NEW YORK (Reuters) -U.S. prosecutors on Thursday charged three men with insider trading ahead of the proposed merger of former U.S. President Donald Trump’s social media company and a shell company in late 2021.
Michael Shvartsman, Gerald Shvartsman and Bruce Garelick allegedly made more than $22 million trading in Digital World Acquisition Corp (DWAC), a so-called special purpose acquisition company, or SPAC, based on tips about its planned combination with Trump Media & Technology Group.
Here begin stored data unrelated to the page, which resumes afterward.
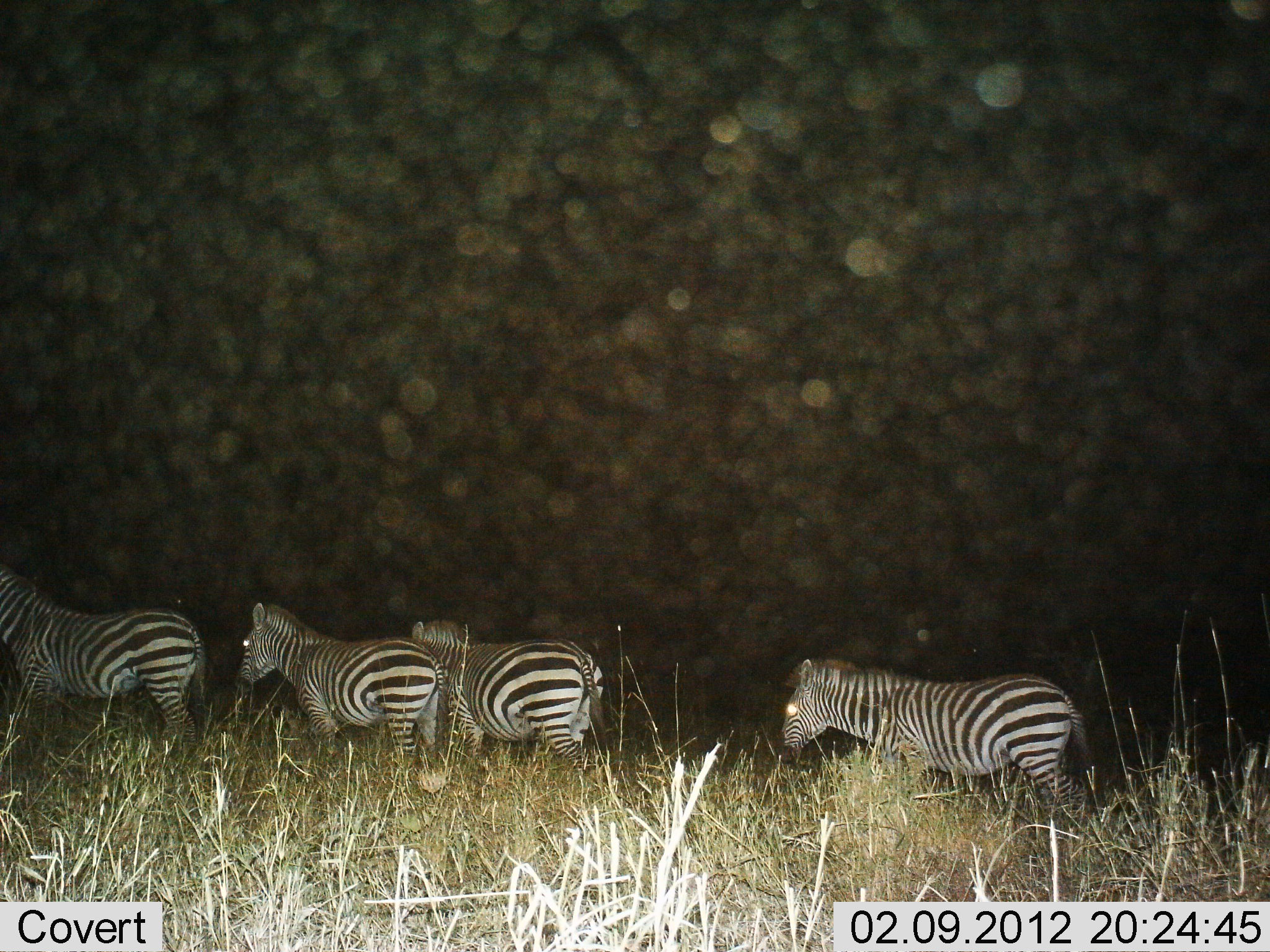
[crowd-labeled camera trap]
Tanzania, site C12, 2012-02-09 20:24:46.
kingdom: Animalia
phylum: Chordata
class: Mammalia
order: Perissodactyla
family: Equidae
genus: Equus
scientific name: Equus quagga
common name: plains zebra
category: zebra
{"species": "zebra (plains zebra) (Equus quagga)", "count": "4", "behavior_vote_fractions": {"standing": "43%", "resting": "0%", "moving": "57%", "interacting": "0%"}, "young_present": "0%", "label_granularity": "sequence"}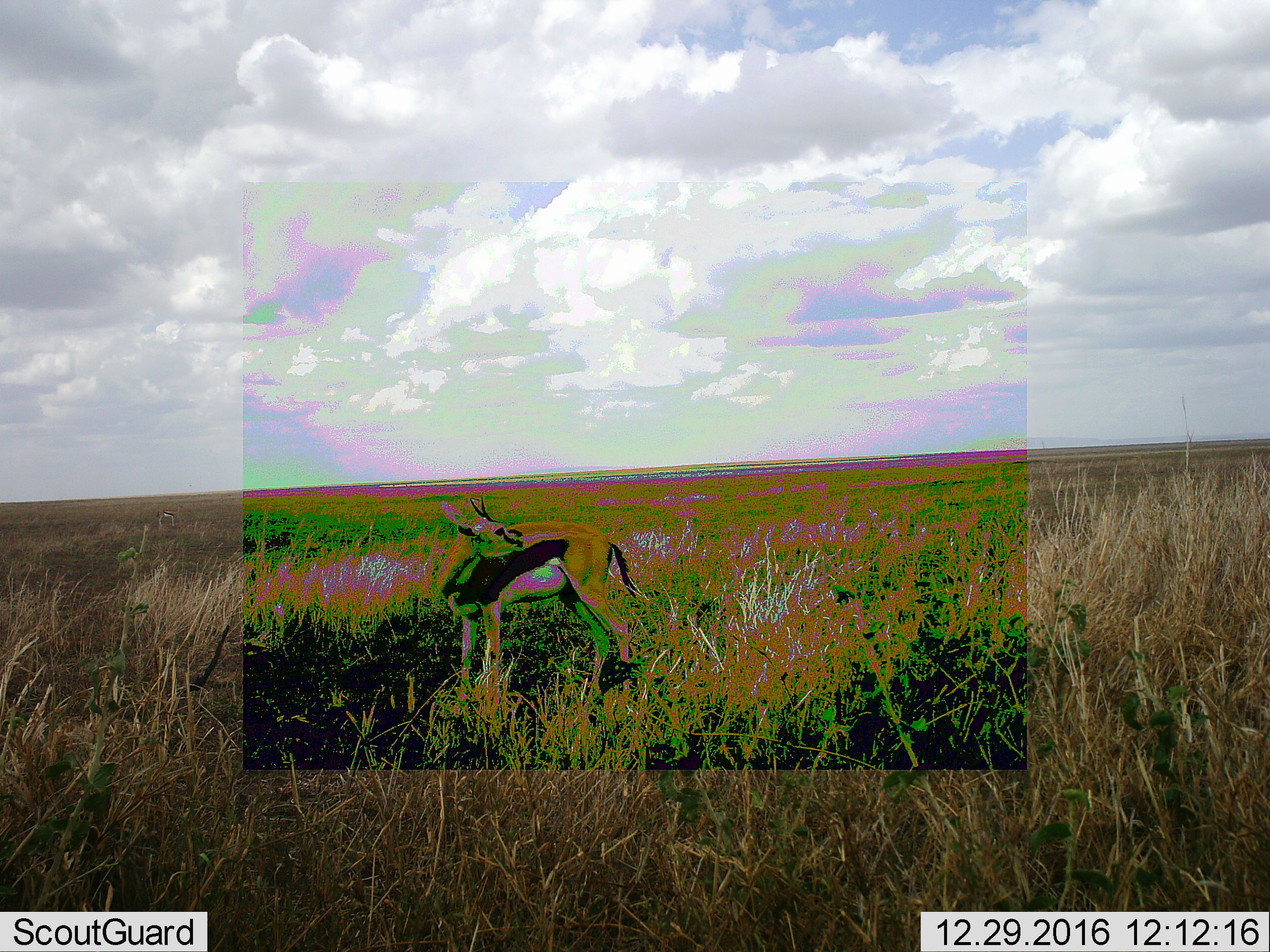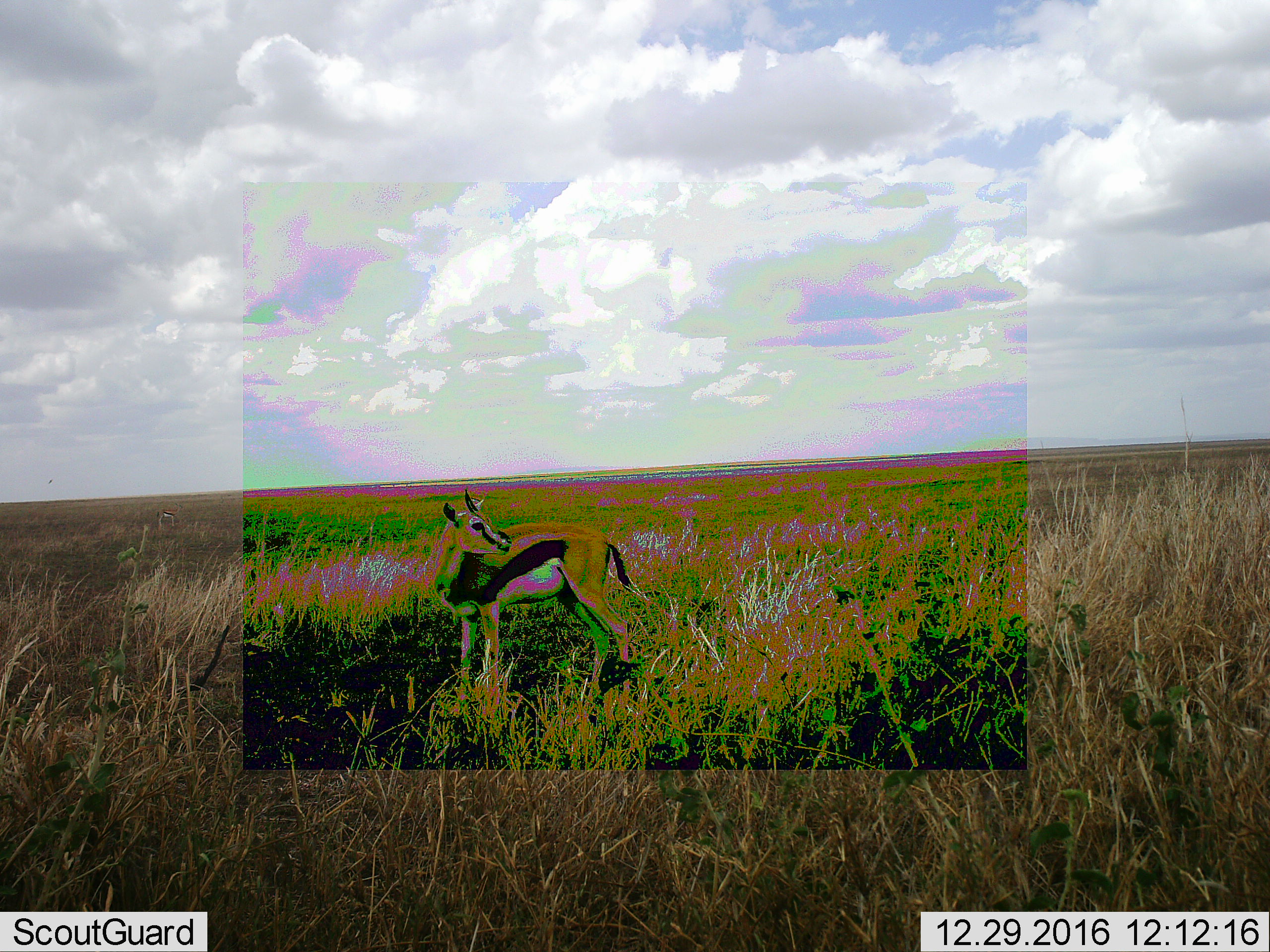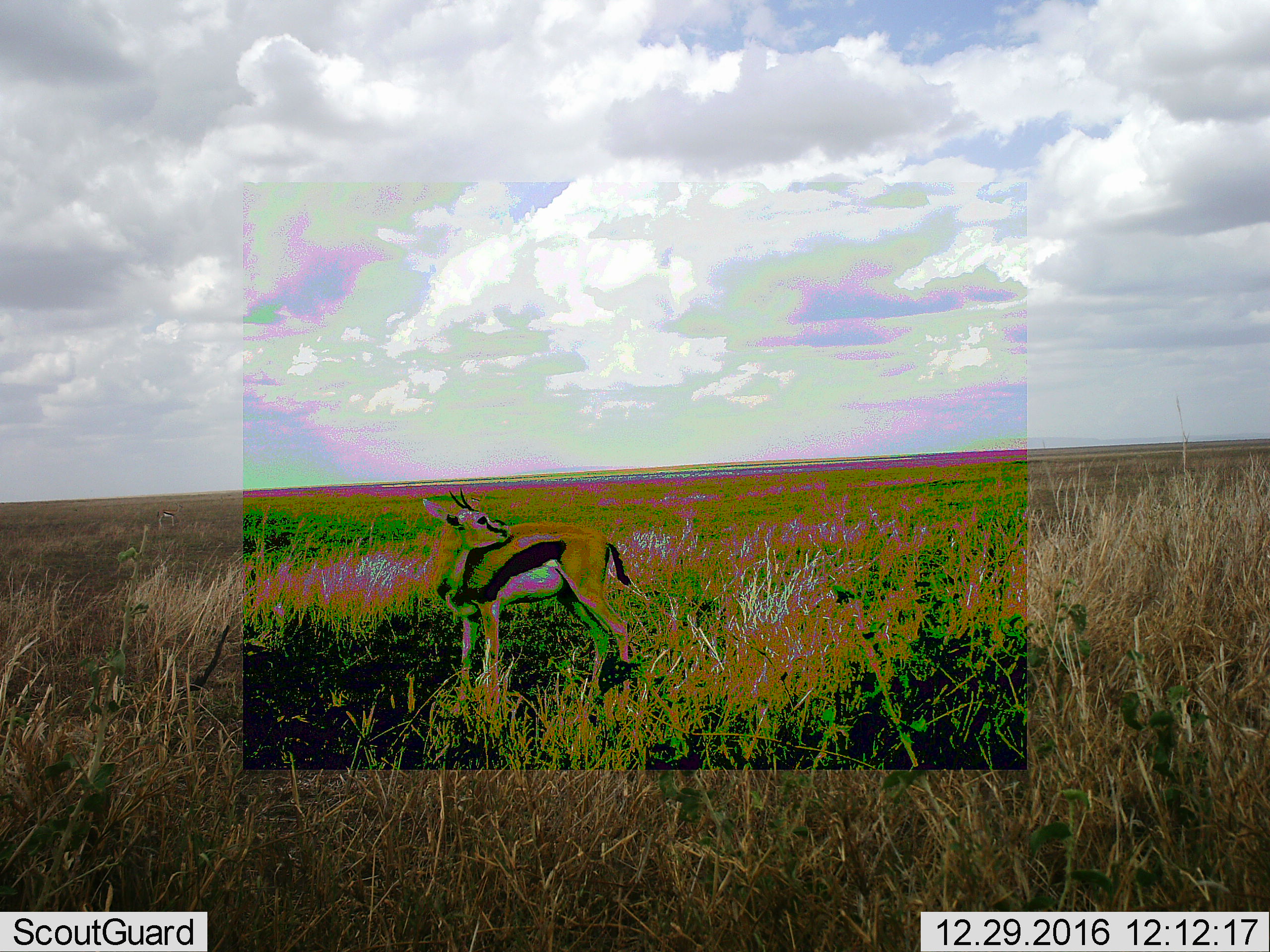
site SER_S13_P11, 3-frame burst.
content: unidentified animal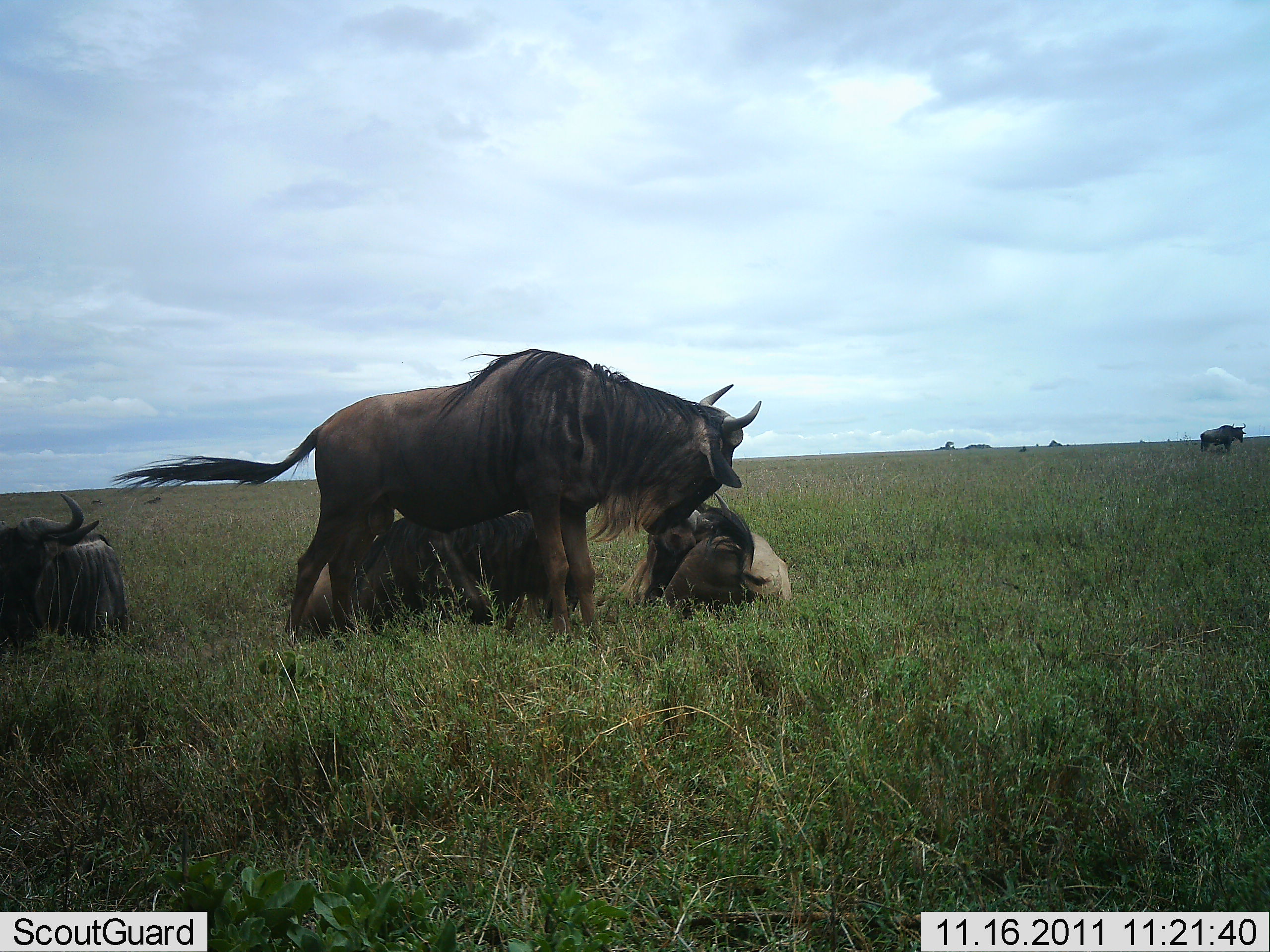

The charges were announced by U.S. Attorney Damian Williams in Manhattan. Neither Trump nor his company was charged. DWAC did not immediately respond to requests for comment. Lawyers for the defendants could not immediately be identified.
Prosecutors said the alleged scheme began after the defendants invested in DWAC and Garelick became a director.
Garelick allegedly began providing the others with what he called “intelligence” about the status of merger talks and timing of a merger announcement.
The defendants, who live in Florida, then allegedly began buying DWAC securities and passed tips to others, and then sold them at a “significant profit” after the merger plans were announced.
Each defendant faces five to seven fraud and conspiracy charges that could lead to decades in prison.
The charges were part of four insider trading cases brought by Williams’ office against 10 people, including two charged in connection with a clinical trial for Pfizer Inc’s COVID-19 medicine Paxlovid.